Fashion houses typically hire outside firms and talent to browse hundreds of blogs and study thousands of images from shows, social media, and fashion archives to understand trends and draw inspiration. It can take many months—and an enormous expense—to uncover the insights that AI is able to offer in merely seconds. Trend-analysis firms like WGSN can cost businesses upwards of $50,000 a year in subscription fees, but cognitive technology could allow designers to accumulate internal and external data in house.

For example, JASONGRECH, an Australian couture designer, leveraged the power of cognitive technology to take an entirely new creative approach to his designs, influencing his choice of fabrics, color palettes, and textures. He partnered with IBM for Melbourne Fashion Week 2016 by utilizing cognitive technology—via Watson on IBM Cloud—with the aim to infuse something new into his designs.

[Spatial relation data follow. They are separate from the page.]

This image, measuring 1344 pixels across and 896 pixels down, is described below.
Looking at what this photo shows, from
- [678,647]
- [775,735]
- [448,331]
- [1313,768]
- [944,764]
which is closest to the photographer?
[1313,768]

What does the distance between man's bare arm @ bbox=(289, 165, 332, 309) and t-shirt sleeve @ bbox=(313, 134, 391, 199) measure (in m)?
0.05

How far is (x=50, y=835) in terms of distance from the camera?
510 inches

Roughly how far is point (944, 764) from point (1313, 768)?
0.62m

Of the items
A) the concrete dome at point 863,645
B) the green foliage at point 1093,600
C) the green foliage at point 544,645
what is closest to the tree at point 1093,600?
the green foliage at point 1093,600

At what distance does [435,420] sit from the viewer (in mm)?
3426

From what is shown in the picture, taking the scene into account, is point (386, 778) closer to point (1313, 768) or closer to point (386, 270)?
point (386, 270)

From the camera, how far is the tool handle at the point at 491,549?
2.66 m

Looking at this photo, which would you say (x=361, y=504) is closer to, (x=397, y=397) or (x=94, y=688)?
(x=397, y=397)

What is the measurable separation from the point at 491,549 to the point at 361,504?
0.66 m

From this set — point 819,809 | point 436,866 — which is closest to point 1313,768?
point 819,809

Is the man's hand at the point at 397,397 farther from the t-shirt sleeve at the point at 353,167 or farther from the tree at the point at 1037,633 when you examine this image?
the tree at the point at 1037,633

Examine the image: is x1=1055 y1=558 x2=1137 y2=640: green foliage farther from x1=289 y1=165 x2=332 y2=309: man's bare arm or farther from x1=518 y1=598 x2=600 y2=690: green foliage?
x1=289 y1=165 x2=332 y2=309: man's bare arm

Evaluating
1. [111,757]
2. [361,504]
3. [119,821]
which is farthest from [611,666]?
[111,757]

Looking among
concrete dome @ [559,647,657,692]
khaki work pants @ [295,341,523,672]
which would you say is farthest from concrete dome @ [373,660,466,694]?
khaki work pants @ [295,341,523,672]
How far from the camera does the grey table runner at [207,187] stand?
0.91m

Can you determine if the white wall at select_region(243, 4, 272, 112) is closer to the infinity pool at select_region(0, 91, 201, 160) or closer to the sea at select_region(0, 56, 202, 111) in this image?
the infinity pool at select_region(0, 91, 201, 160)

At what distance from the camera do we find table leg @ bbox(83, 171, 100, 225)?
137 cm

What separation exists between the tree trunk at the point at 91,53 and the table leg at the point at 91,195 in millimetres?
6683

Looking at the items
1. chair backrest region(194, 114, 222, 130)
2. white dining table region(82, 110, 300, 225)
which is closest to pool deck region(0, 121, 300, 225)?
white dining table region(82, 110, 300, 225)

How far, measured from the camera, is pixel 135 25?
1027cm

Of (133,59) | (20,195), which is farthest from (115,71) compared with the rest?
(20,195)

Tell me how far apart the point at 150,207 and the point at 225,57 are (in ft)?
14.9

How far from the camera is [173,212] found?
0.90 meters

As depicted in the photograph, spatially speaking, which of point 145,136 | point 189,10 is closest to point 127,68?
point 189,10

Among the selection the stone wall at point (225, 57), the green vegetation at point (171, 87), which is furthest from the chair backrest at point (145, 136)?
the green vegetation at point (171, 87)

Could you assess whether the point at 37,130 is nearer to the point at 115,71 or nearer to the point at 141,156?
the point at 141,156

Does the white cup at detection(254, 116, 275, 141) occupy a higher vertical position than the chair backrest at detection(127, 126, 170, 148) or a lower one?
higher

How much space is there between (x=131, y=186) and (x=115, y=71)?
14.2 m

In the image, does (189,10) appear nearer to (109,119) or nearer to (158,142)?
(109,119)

Ten years’ worth of runway fashion images and look books from specific designers were analyzed and distilled, along with real-time social-media buzz from Twitter, Instagram and Pinterest. He accelerated the information gathering phase of his designs by 600% compared to his previous season. For years, JASONGRECH’s designs were typically fashioned in dark color schemes. But when using Watson’s visual-recognition technology to identify and categorize consumers’ opinions on colors, patterns, fabrics, and more, JASONGRECH predicted the industry’s shifting preference towards pastels. He incorporated these colors into his designs—an element he would not have considered before—and it became a focal point of his line. The information gathering and analysis process took about four days, as opposed to the 28 days typically required via manual efforts. And, more importantly, sales spiked significantly.

In another example, Indian designer duo Falguni & Shane Peacock worked with Watson to inspire the design of their brand’s new collection, which is based on the history of Bollywood fashion. They analyzed 600,000 images spanning London, Paris, Milan, and New York fashion weeks for insights into high-end couture and coupled it with 8,000 Bollywood images from social-media sites and images from Bollywood posters from the past four decades. This data combined with an analysis of 100,000 print swatches allowed them to generate novel prints with the trendiest colors of the season. The result? They created three unique dresses based solely on Watson’s insights that became signature designs of their latest fashion collection.

Cognitive technologies don’t replace the creative process; they are proving to enhance and accelerate it. While trends fade, new creative ideas inspired by unique combinations of those trends are timeless.